Donald Trump a annoncé lundi un report de cinq jours des frappes militaires prévues contre près de 400 centrales électriques et sites énergétiques iraniens. Le président américain met en avant des avancées diplomatiques qu’il juge « très bonnes et productives », alors que l’ultimatum de 48 heures lancé à Téhéran arrivait à échéance.

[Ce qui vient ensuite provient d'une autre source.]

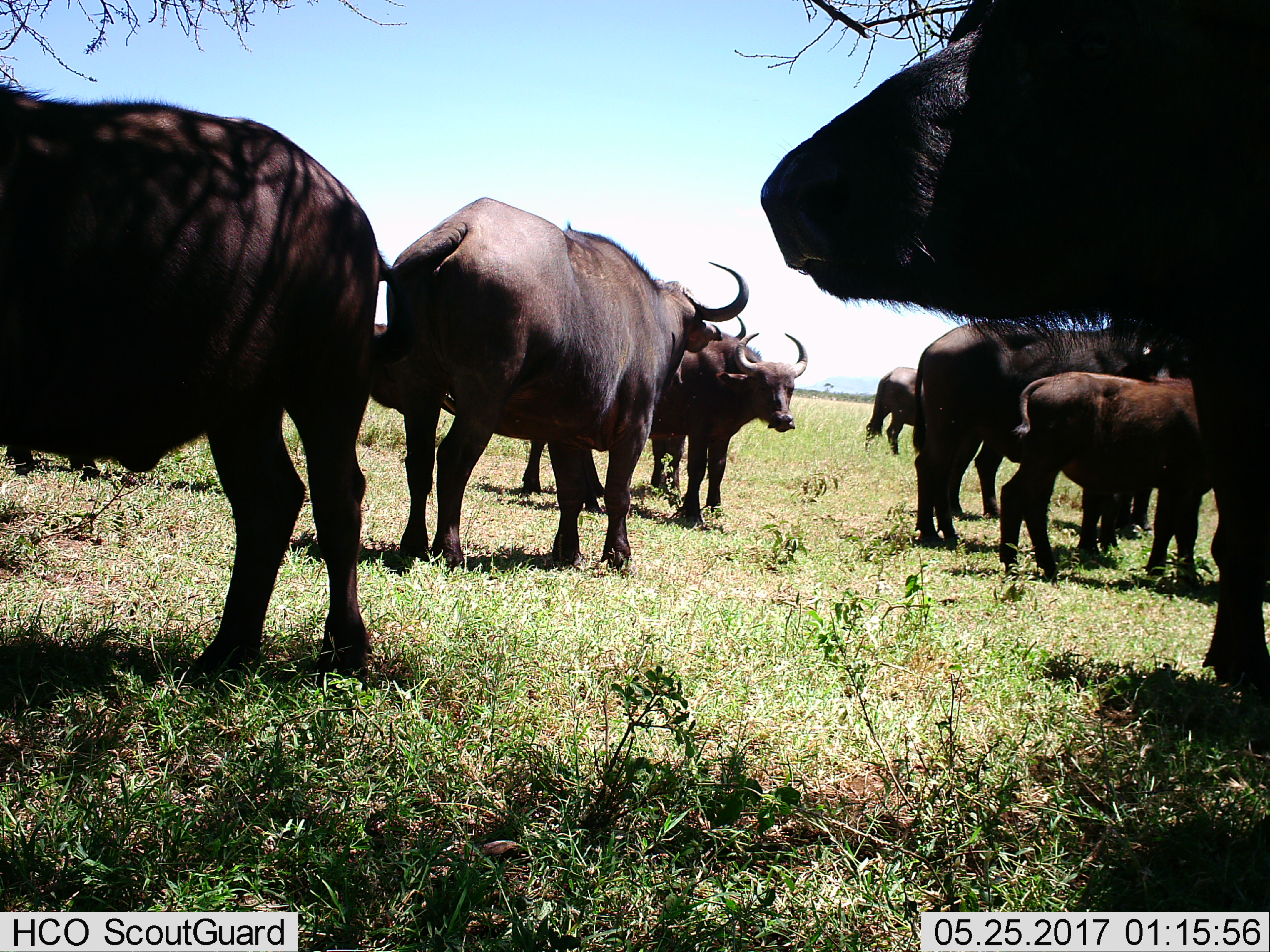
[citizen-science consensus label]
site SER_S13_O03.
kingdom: Animalia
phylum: Chordata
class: Mammalia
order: Artiodactyla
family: Bovidae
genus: Syncerus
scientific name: Syncerus caffer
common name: african buffalo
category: buffalo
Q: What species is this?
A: Buffalo (african buffalo) (Syncerus caffer).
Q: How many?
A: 9.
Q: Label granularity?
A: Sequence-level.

L’Iran dément toute négociation et menace d’élargir sa riposte dans le Golfe persique.
Report de cinq jours des frappes
Donald Trump a suspendu pour cinq jours les frappes prévues contre environ 400 centrales électriques et sites énergétiques iraniens, en invoquant des discussions diplomatiques jugées productives.
Téhéran nie toute négociation
Les agences Fars et Tasnim affirment qu’aucun échange, direct ou indirect, n’est en cours avec Washington, en contradiction avec les déclarations du président américain.
Menaces autour du détroit d’Ormuz
Washington exige la réouverture complète du détroit d’Ormuz, tandis que l’Iran menace de miner les routes maritimes du Golfe persique et d’élargir ses frappes en cas d’attaque.
Witkoff et Kushner au centre des contacts
Selon Donald Trump, Steve Witkoff et Jared Kushner ont conduit les discussions dimanche et d’autres échanges téléphoniques devaient suivre lundi avant une rencontre directe.
Chute immédiate du Brent
Après l’annonce du report, le prix du Brent a reculé de 108 à 96 dollars le baril en quelques minutes, avant un rebond partiel.
Le président américain Donald Trump a annoncé lundi un report de cinq jours des frappes militaires prévues contre environ 400 centrales électriques iraniennes et autres installations de l’infrastructure énergétique du pays. Il a justifié cette décision par des progrès dans des discussions diplomatiques qu’il a qualifiées de « très bonnes et productives ». Donald Trump a fait cette annonce sur sa plateforme Truth Social, puis l’a détaillée devant des journalistes à l’aéroport de Palm Beach avant son départ pour Memphis, ainsi que lors d’entretiens téléphoniques distincts accordés à Fox Business et CNBC. Ce report est intervenu environ une demi-journée avant l’expiration d’un ultimatum de 48 heures, lancé samedi par Donald Trump, exigeant de l’Iran qu’il rouvre totalement le détroit d’Ormuz au trafic maritime international sous peine de voir son réseau énergétique détruit. Donald Trump a déclaré aux journalistes qu’il misait sur l’issue favorable des discussions, sans toutefois garantir de résultat, et il a averti que les bombardements reprendraient si aucun accord n’était conclu.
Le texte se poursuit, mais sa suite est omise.